Por tanto, lo que ahora puede admirarse son paisajes montañosos, en los que siguen presentes colores de enorme riqueza y variedad, y, también, los rasgos luminosos con los que impregnaba la serenidad del mar o los arrebatos marinos. Porque la luz, que para Sorolla sería elemento imprescindible, siempre con las máximas posibilidades de aparecer en campiñas, retratos, vestimenta humana o escenas hogareñas, no puede estar ausente de esta serie, por muy de tierra adentro que sean. Convierte, conscientemente, las cimas de los montes en un reflejo del sol o deja aparecer las nubes como un complemento imprescindible, acaso no para el paisaje en sí mismo, pero sí para apurar esa idea de la luminosidad tan imprescindible.
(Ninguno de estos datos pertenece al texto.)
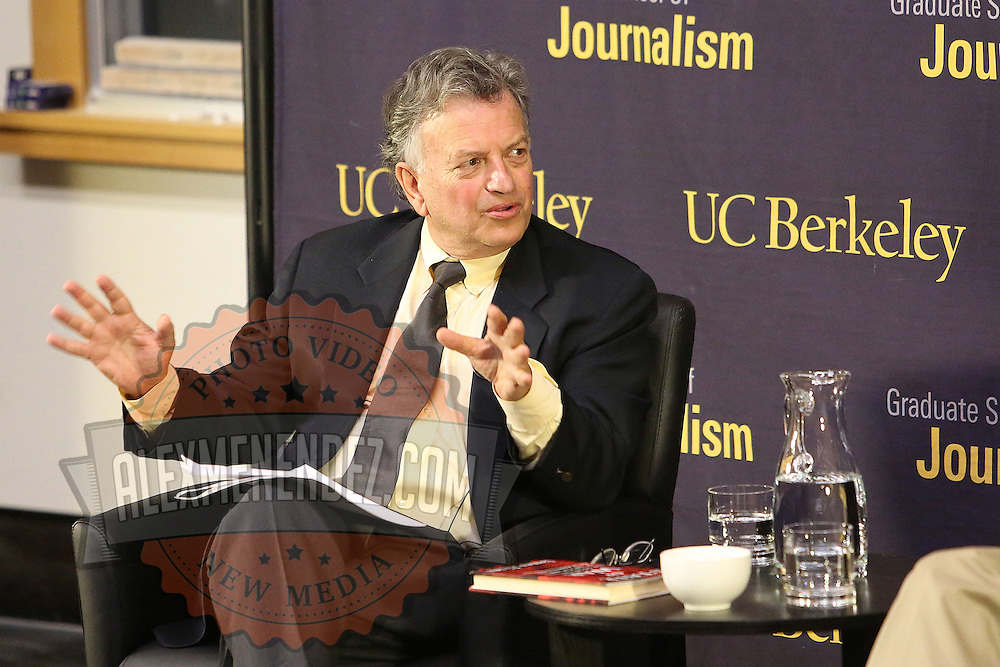 """Lowell Bergman speaks to James Risen during the """"Prosecuting the Press"""" event at the UC Berkeley Graduate School of Journalism in Berkeley, California, on Thursday, November 14, 2013. Risen, the New York Times national security reporter is facing jail for refusing to comply with a subpoena to reveal his sources in relation to his book titled State of War: The Secret History of the CIA and the Bush Administration. (AP Photo/Alex Menendez)"""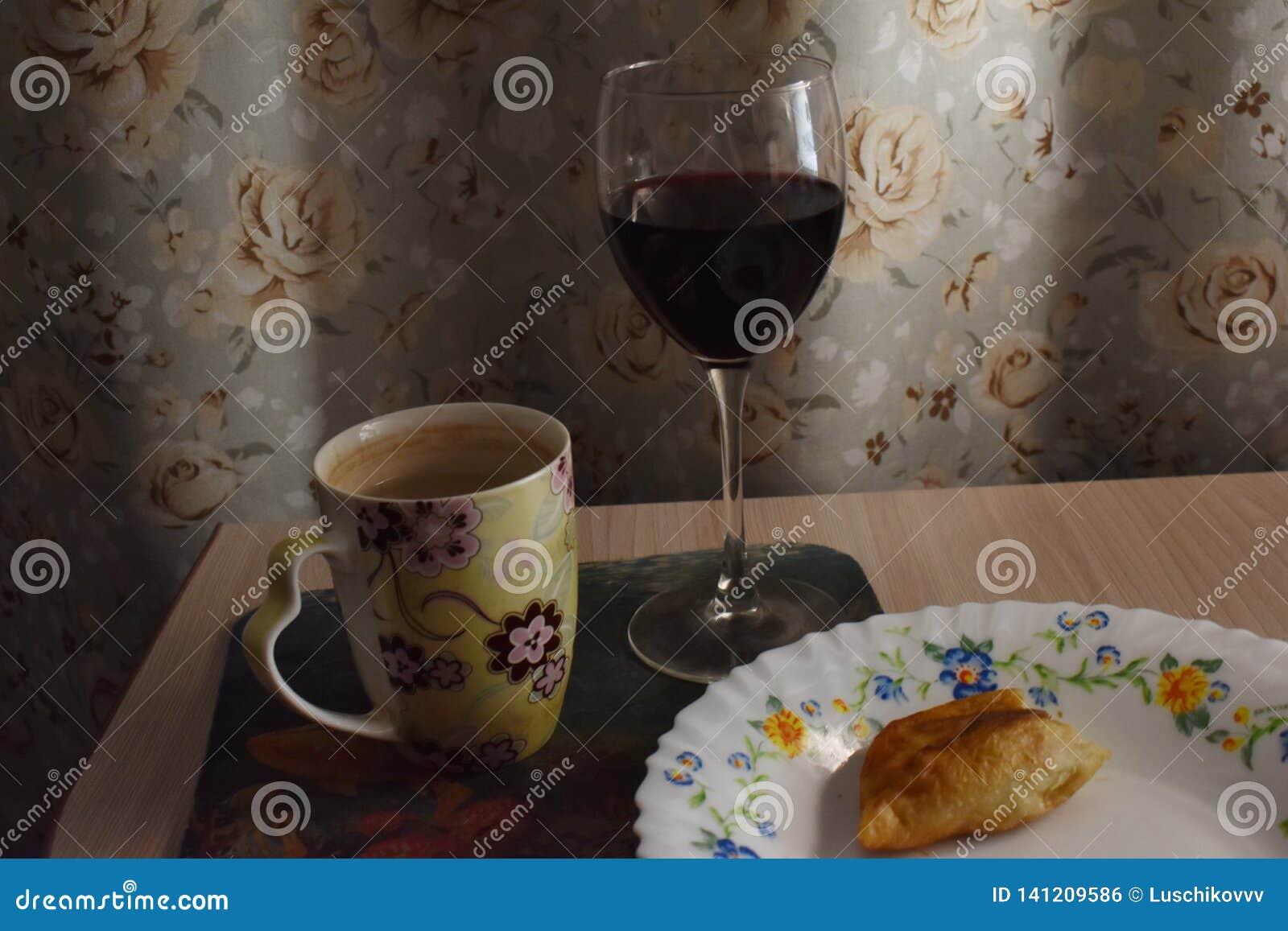 Vino domestico nel vetro con una torta mangiata per metà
También hay ocasiones en las que los bosques aparecen parcialmente desprovistos de su contenido esencial, que son los árboles, con la intencionalidad de los reflejos del sol hagan acto de presencia en los fondos o sobre las sendas que cruzan los tramos de los boscosos espacios.

Es también preciso comentar -nunca criticar y, a estas alturas, menos- la intensidad y variedad de los colores, aplicados al realismo paisajístico. La fortaleza que desprende el verdor del arbolado, con sus correspondientes y precisas variedades, junto al rojo abrasador y al negro ofuscado, también presentes en algunos de los cuadros expuestos, parecer ser la evidencia no solo de su directa relación con el entorno a la hora de componer una obra, sino de su saber recoger todas las sensaciones cromáticas que el paisaje pudiera ofrecerle.
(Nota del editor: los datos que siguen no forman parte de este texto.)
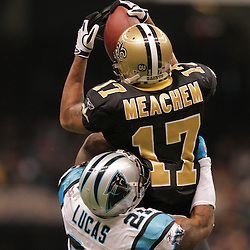 2008 December, 28:New Orleans Saints wide receiver Robert Meachem (17) makes a catch over Carolina Panthers cornerback Ken Lucas (21) during a week 17 game between NFC South divisional rivals the Carolina Panthers and the New Orleans Saints at the Louisiana Superdome in New Orleans, LA.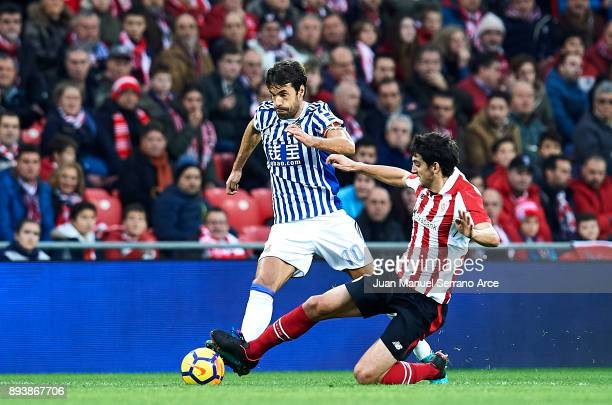 Xabier Prieto of Real Sociedad competes for the ball with Mikel San Jose of Athletic Club during the La Liga match between Athletic Club Bilbao and...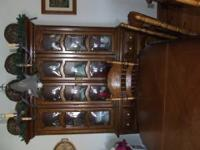 I am asking 2000.00 2 piece lighted bubble glass hutch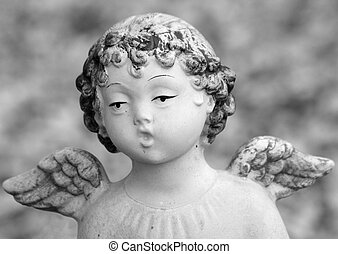 close up of figurine of singing little  winged angel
Gustaba de pintar al natural esas vistas de fondos inalcanzables o de rincones más recogidos, porque en la amplitud de unos y en el intimismo de otros, encontraba los marcos adecuados para dar una definición muy personal sobre una explosión cromática. Además de estos paisajes montañosos, en la exposición también se presentan otros lienzos de carácter urbano, en los que Sorolla incluye templos y catedrales, o humildes casuchas, pero sin abandonar sus preferencias por la luz y su sentido paisajístico, de modo que la magnitud monumental de unos edificios o la humildad de otros parecen ser complemento de la obra en sí, porque, también aquí, le interesa, sobre todo, la amplia visión de los contenidos, en los que pueden confabularse los seres humanos, el vergel y el entorno costumbrista. Y, por supuesto, el amor por la luz, capaz de transformar en belleza el abandono de deterioradas paredes iluminadas. Todo esto es como una muestra significativa de que para Sorolla cualquier ser, objeto o momento, ofrece las máximas posibilidades de colarse en uno de sus cuadros, no como complemento innecesario, pero sí como estímulo de alto valor artístico.
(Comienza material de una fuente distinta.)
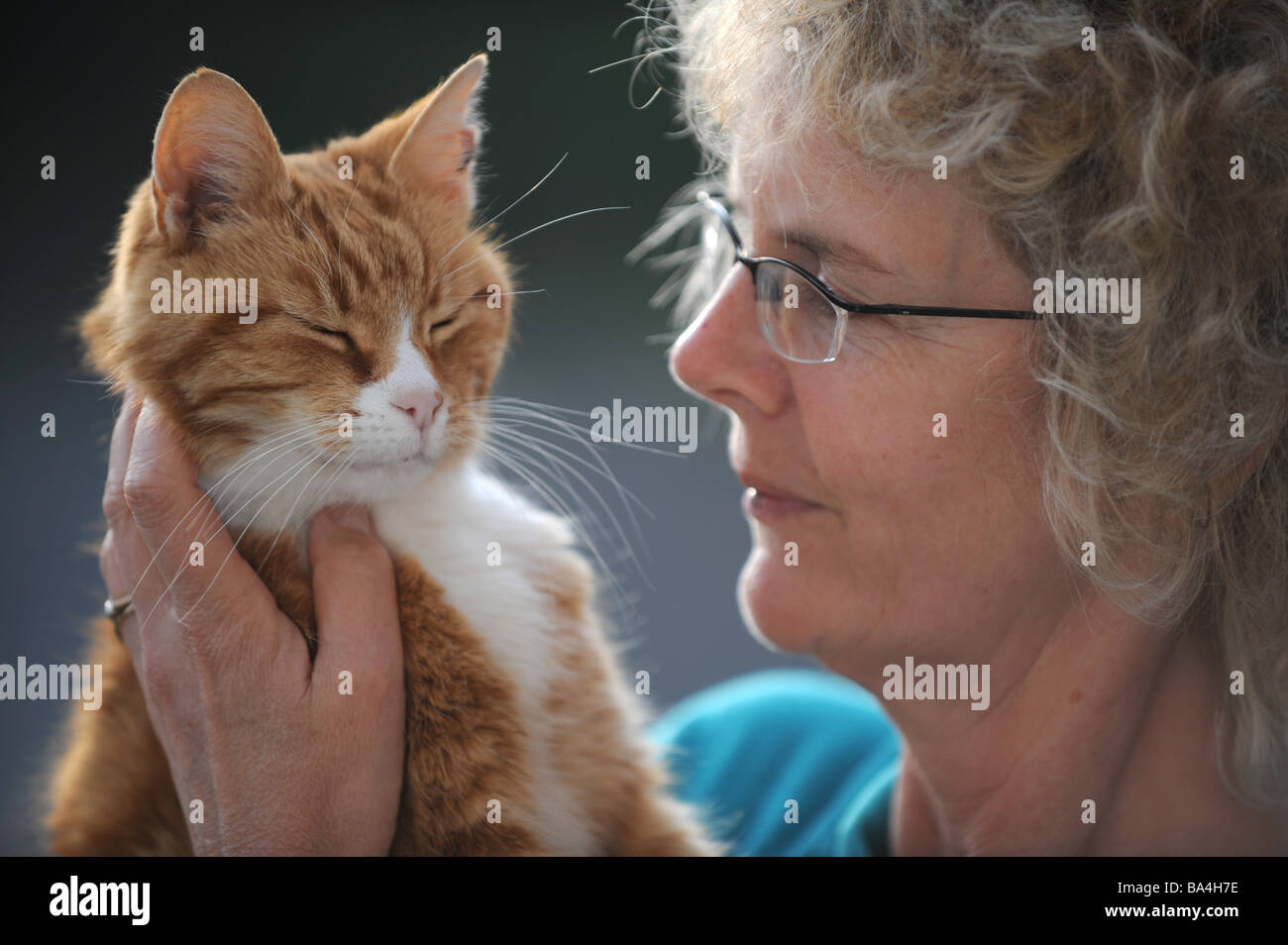 old ginger cat with white face markings and a damaged ear being held by blonde woman april 2009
Pintor que se movió, con mayor o menor intensidad, dentro de los campos naturista, impresionista o costumbrista, no fue muy amante de aquilatar la técnica, hasta el punto de que sus cuadros fuesen un reflejo preciso de sus contenidos. Más bien, gustaba de dejar que recogiesen unas pinceladas llenas de soltura y cuajadas de animación, junto a una multiplicación de colores que se convertían en materia esencial, sin necesidad de que el concepto de la creatividad fuese imprescindible. Sorolla no se dejaba captar por ideas, sino por realidades que contemplaban sus ojos, y a las que dedicaba jornadas muy intensas, para recoger en sus lienzos la panorámica de los entornos. Cierto que no los delimitaba hasta conseguir una perfección técnica, porque no era de su agrado. Huía de las líneas remiradas, que, sin embargo, sí precisaba con mayor dominio en retratos y en la figura humana, porque eran imágenes más ajustadas y menos acomodadas a la soltura de las pinceladas y a la imprecisión que aplica a sus paisajes.